観光立国20年の歩みを総括 東大公共政策大学院がセミナー


本保芳明氏

「住んでよし」置き去りに

 「住んでよし、訪れてよしの国づくり」を基本理念とする「観光立国」の推進を政府が打ちだした2003年以降、約20年の観光の歩みを総括するセミナーが11日、東京都内で開かれた。主催したのは、東京大学公共政策大学院交通・観光政策研究ユニット(TTPU)。有識者によるパネルディスカッションでは、インバウンドを短期間で増加させ、年間の訪日外国人旅行者数3千万人、その消費額4・8兆円などの経済効果によって観光の社会的地位を高めたとする一方で、地域の豊かさを支える「住んでよし」の実現、持続可能な観光の推進については課題が指摘された。

 セミナーは、03年に当時の小泉純一郎首相が施政方針演説で観光立国政策を掲げ、ビジット・ジャパン事業がスタートして以降の観光の取り組みについて検証し、コロナ後の観光振興に生かそうと企画された。パネルディスカッションには5人の有識者が登壇。コーディネーターは、東京女子大学教授の矢ケ崎紀子氏が務めた。

矢ケ崎紀子氏

 

成果と課題

 観光の総括として、観光庁の初代長官で国連世界観光機関(UNWTO)駐日事務所代表の本保芳明氏は「観光はこの20年で、社会的な地位を高め、市民権を得ることができた」との認識を示した。その要因には、観光政策や観光産業に対する世界の関心の高まりという潮流に日本が乗れたことのほか、政治が観光政策を主導したことを挙げ、「安倍・菅政権がなければ、ここまで観光は進まなかった」として政治の役割の大きさを指摘した。

本保芳明氏

 

 日本の観光の成長について、フランス観光開発機構在日代表のフレデリック・マゼンク氏は「フランスで観光が産業として考えられるようになったのは19世紀後半。国際観光に本格的に取り組んだのが第2次世界大戦後だ。観光は経済、雇用に重要な位置を占めるようになり、GDPに占める割合も7~8%になった。観光大国といわれるフランスは200年かかったが、日本が20年でここまできたことは素晴らしい」と評価した。

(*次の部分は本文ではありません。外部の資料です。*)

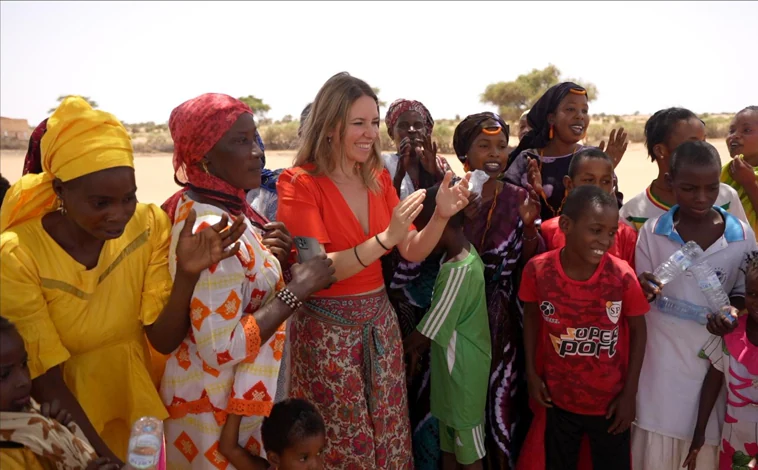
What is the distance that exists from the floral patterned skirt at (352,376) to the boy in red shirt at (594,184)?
1.17 meters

 一方で本保氏は、この20年間の観光を評価すると、10点満点で4点ぐらいと厳しい点を付けた。「経済面では大きな成果があり、地域経済にも裨益(ひえき)した。しかし、地域や人々を豊かにするとか、地域の伝統芸能が守られるとか、産業界が変革を繰り返して成長するとか、そうした成果が足りなった。『住んでよし』の部分が置き去りにされたところがあった」と指摘した。

フレデリック・マゼンク氏

地域と観光

 「私たちの町は、観光立国の波に乗れたといえるような状態ではなかった」と語ったのは、新潟県津南町長の桑原悠氏。「人口減少で地域経済の縮小が避けられず、交流人口の増加に向けて観光に取り組む必要があることは分かっていたが、どうすればいいのかというのが当初の状況だった」と振り返った。